= Weber State Wildcats tennis =

The Weber State Wildcats men's tennis team is the men's tennis program that represents Weber State University in Ogden, Utah. The team competes in the Big Sky Conference of the Division 1 National Collegiate Athletic Association (NCAA). The Wildcats play home tennis matches at the Edman Courts located on the university campus, which supports up to 1000 spectators.

In recent years, the team has had success competing in the Big Sky Conference. The Wildcats have won the regular season championship in 2014, 2015, and 2016. The Wildcats also won the Big Sky tournament championship in 2016, and played in the schools first ever Division 1 NCAA tournament against UCLA in Los Angeles. In 2014, the Wildcats went undefeated (10–0) in Big Sky play and won the regular season championship for the first time in over 20 years. In 2015, the Wildcats went 10–1, and took the regular season championship for the second consecutive year. In 2016, the Wildcats went 10–1 in Conference play, winning their third straight regular season championship, and won the schools first Big Sky tournament championship in over 24 years against the University of Idaho in Sacramento, California at the Big Sky Championships.

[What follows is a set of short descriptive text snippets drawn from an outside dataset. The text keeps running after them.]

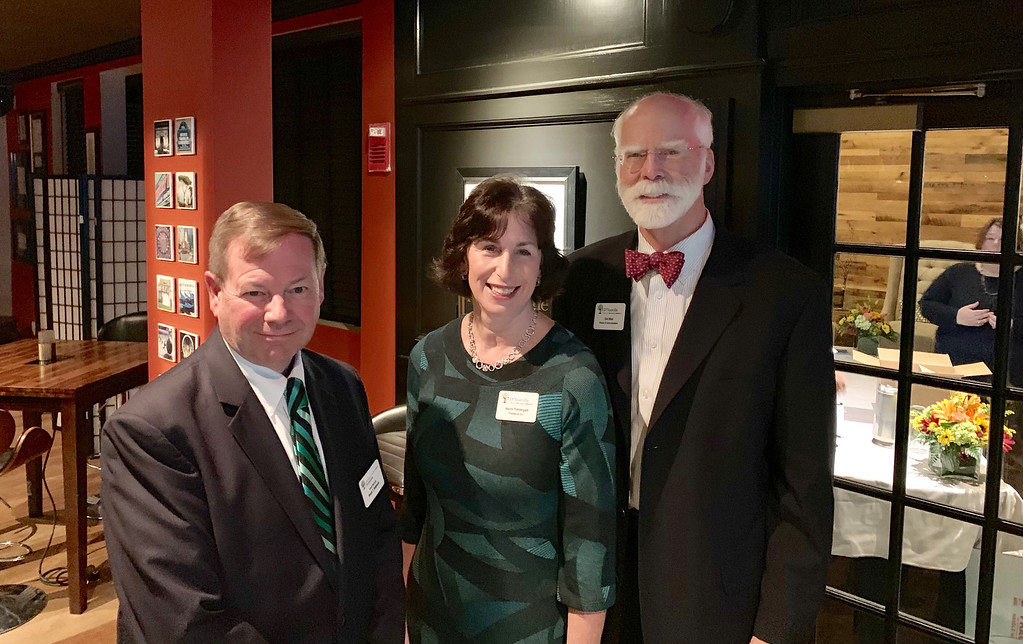 . From left, Bruce Robinson of Chelmsford, D�Youville President and CEO Naomi M. Prendergast of North Andover, and Director of Communications Donald Main of Chelmsford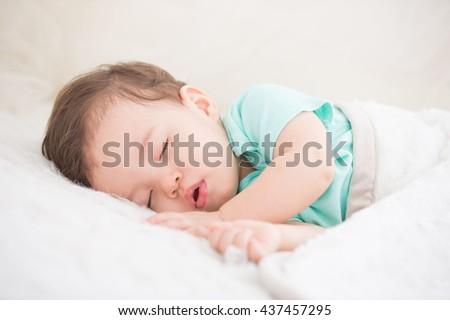 Stock Photo Newborn cute baby sleeping. Closeup portrait, caucasian child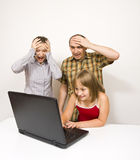 Shocked parents. A cute little girl using a laptop, watching something shocking for the parents - an illustration of danger that threatens the children if they Stock Image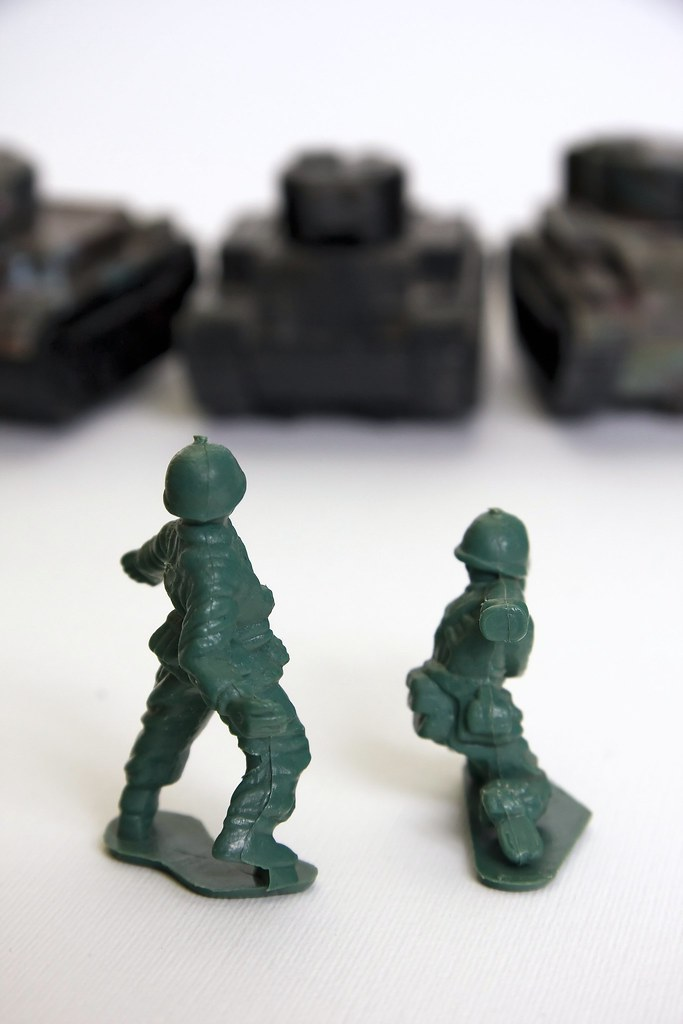 Green toy soldiers fighting black tanks | Two green toy sold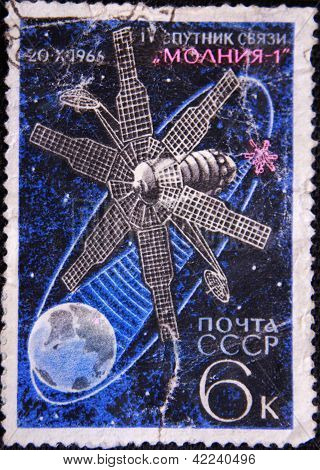 RUSSIA - CIRCA 1966: stamp printed by USSR shows communication satellite
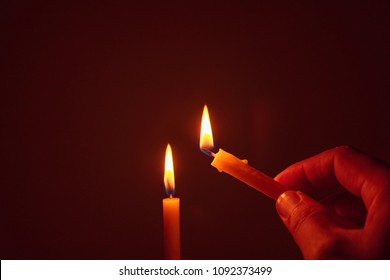 People's hands are lit by candles in the dark. Design for the background, hand with candle, lighting candles.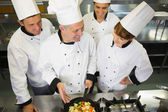 Experienced head chef showing pan to his colleagues — Stock Photo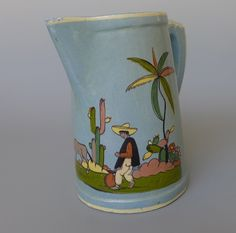 http://www.ebay.com/itm/Old-vintage-1940s-Mexican-pottery-blue-Tlaquepaque-pitcher-w-donkey-8-1-4-tall-/231314356058
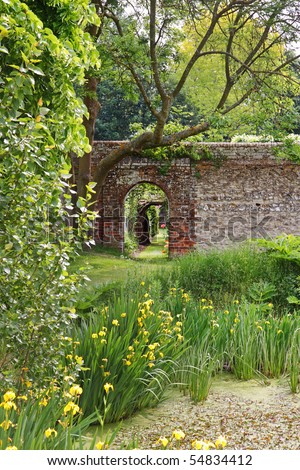 Archway into an English Walled garden with irises around a pond - stock photo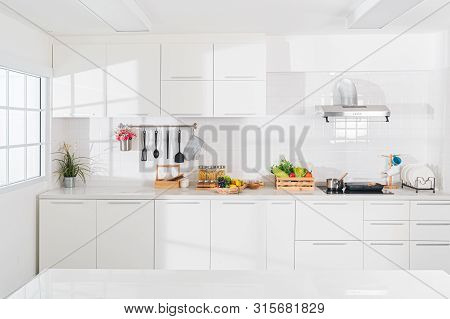 Modern White Kitchen With Counter And White Details, Minimalist Interior, Full Set Of Kitchen Equipm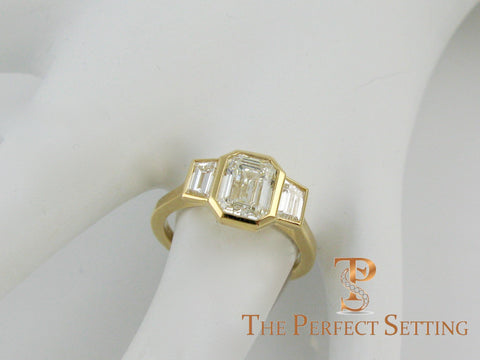 three stone emerald cut diamond custom bezel set ring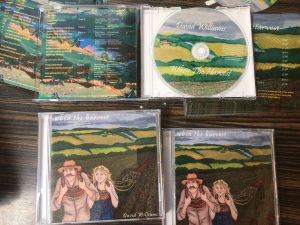 closed cd and an open cd case cd with countryside fields and a farmer and his wife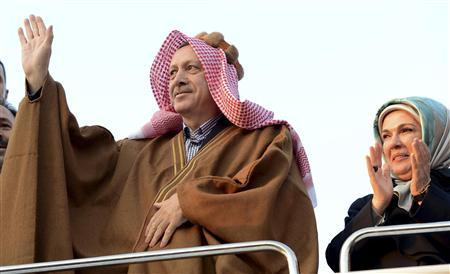 Turkish Prime Minister Tayyip Erdogan, in traditional clothes, greets Syrian refugees with his wife Emine Erdogan as they visit a refugee camp near Akcakale border crossing on the Turkish-Syrian border, southern Sanliurfa province, December 30, 2012. REUTERS/Kayhan Ozer/Prime Minister's Press Office/Handout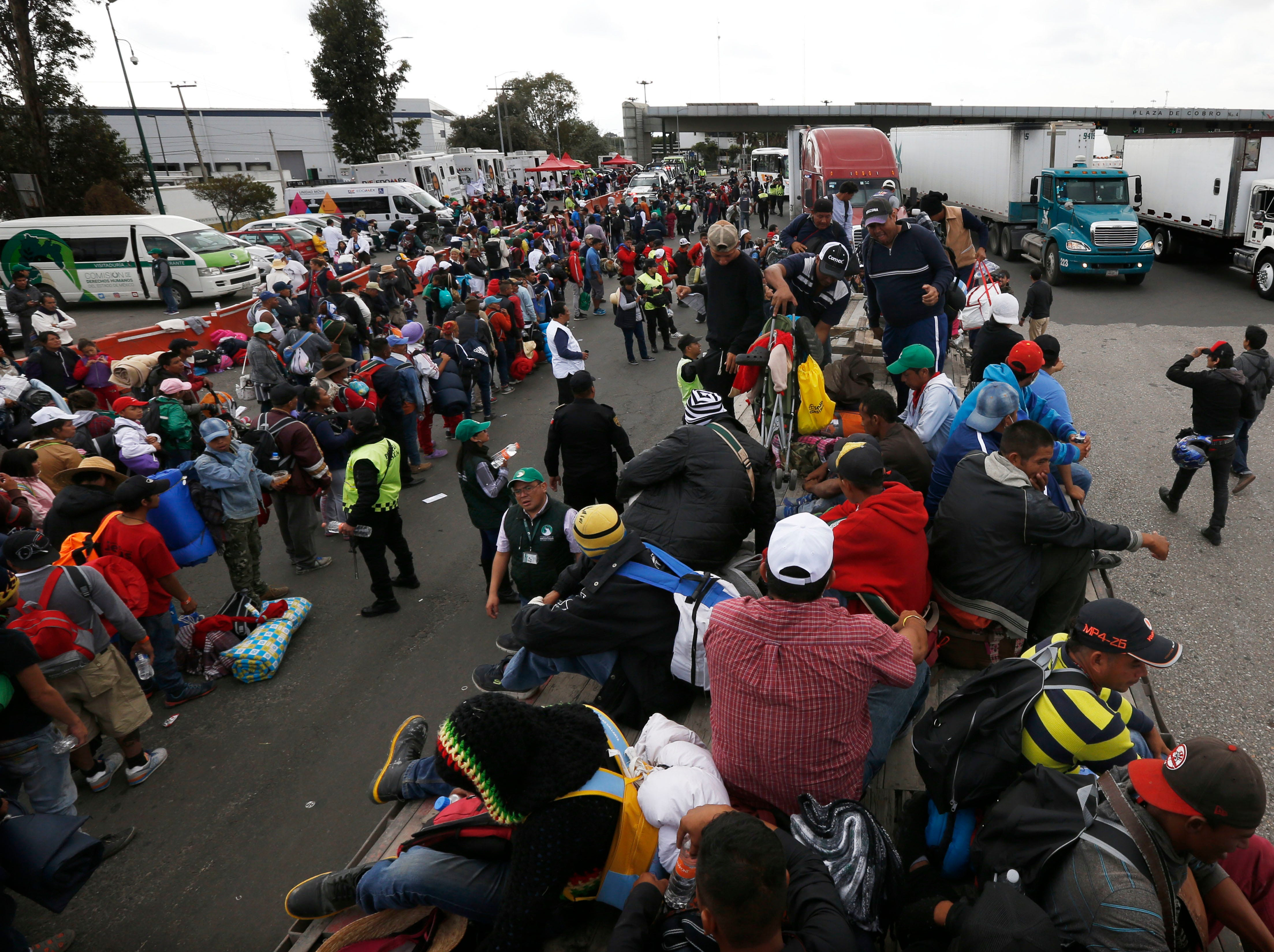 Central American migrants stand in line hoping to hitch a ride in Tepotzotlan, Mexico, as they resume their journey north after leaving the temporary shelter at the Jesus Martinez stadium, Saturday, Nov. 10, 2018. Thousands of Central American migrants were back on the move toward the U.S. border Saturday, after dedicated Mexico City metro trains whisked them to the outskirts of the capital and drivers began offering rides north.
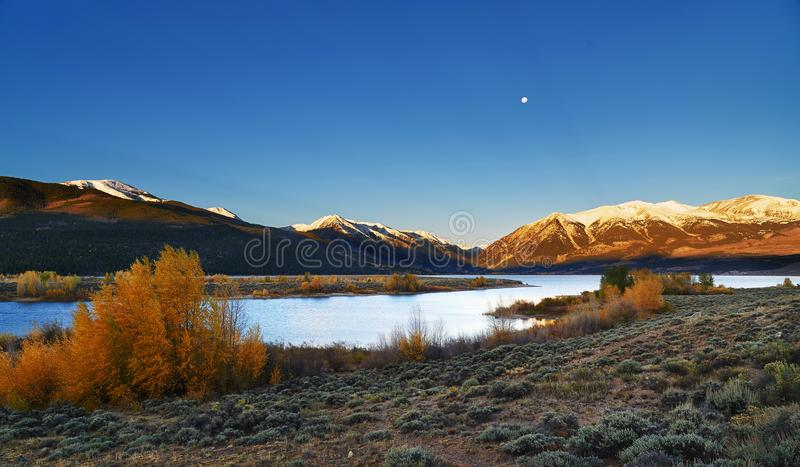 Colorado Mountain sunrise on the Twin Lakes. Colorado Mountain on the Twin Lakes near Leadville Colorado. Moon is still clear after sunrise in autumn stock photos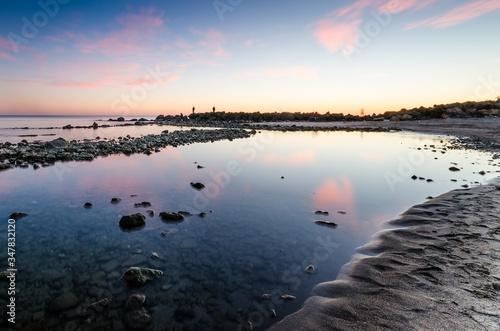 Il mare calmo di Ostia riflette il cielo con le nuvole rosa mentre delle persone Canvas-taulu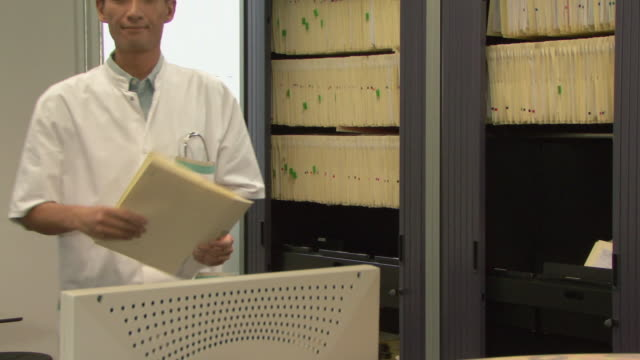 ms portrait of doctor looking at files in medical office / helmond, north brabant, netherlands - ナースステーション点の映像素材/bロール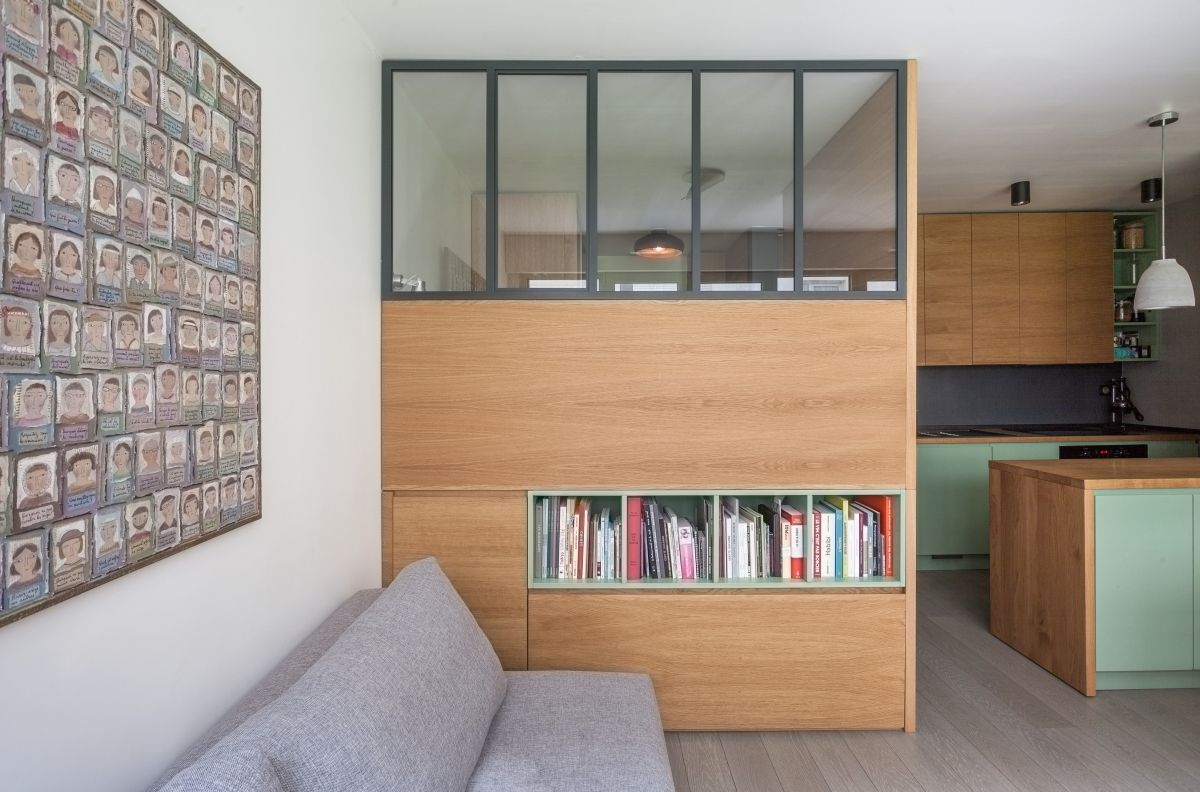The living room consists of a grey sofa, a large storage unit that doubles as a space divider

The Wildcats are coached by Brad Ferreira, who played for the Wildcats from 1986 to 1990, and helped lead the Wildcats to four consecutive Big Sky Championships. Since taking over the program in 2012, Ferreira has compiled a 35–6 Big Sky record, and has brought back three regular season titles to the Wildcats, and a Big Sky tournament championship. With such an impressive three year Big Sky resume, Ferreira was named the 2016 Big Sky Conference tennis coach of the year. Ferreira has recently been named the programs director of tennis for both Weber States men's and women's programs, and has hired Mark Roberts as a full-time assistant. Roberts has coaching experience as an assistant coach of women's programs at UNLV, Southern Methodist University, and UTEP. While coaching at UNLV from 2008 to 2012, Roberts was chosen as the Intercollegiate Tennis Association (ITA) Mountain Region Assistant Coach of the Year in 2010 and 2012. Roberts played collegiately at Boise State and New Mexico State and earned team MVP as a sophomore playing for Boise State before transferring to New Mexico State.

== 2014 season ==
In the 2014 season, the Wildcats were led by Jakub Gewart, Oliver Good, Todd Fought, Landon Barlow, Caio Poitena, and Sanjay Goswami. Each player had a dominant Big Sky record in helping achieve an undefeated Big Sky record.

== 2015 season ==
In the 2015 season, the Wildcats were led by Jakub Gewart, Todd Fought, Landon Barlow, Sanjay Goswami, Stefan Cooper, and Hou-En Chen. This crop of players helped bring the second consecutive regular season Big Sky championship to Weber State. The team was also awarded as the best athletic team at Weber State for the 2015 season.

== 2016 season ==
The Wildcats returned three Big Sky all-conference selections in Todd Fought, Landon Barlow and Jakub Gewart for the 2016 season.
The 2016 season was one for the history books. The 'Cat's won both the regular season championship and the Big Sky Championship match in Sacramento, California against the University of Idaho by a narrow margin of 4–3. The senior trio of Todd Fought, Landon Barlow, and Sanjay Goswami led the Wildcats in securing all three singles wins necessary to clinch the title. The match ended with Sanjay Goswami clinching the win in a three-set battle when the match was tied three-all. With the win, the Wildcats won their first Big Sky Championship since 1992, and were invited for the first time in the program's history to the Division 1 NCAA tennis tournament. The Wildcats played UCLA, the number two ranked team in the country, in the first round of the tournament and lost
0–4.

== Scholarships ==
The Weber State tennis program is granted up to 4.5 scholarships from the NCAA. These can include up to the following: tuition, student fees, books, and room and board.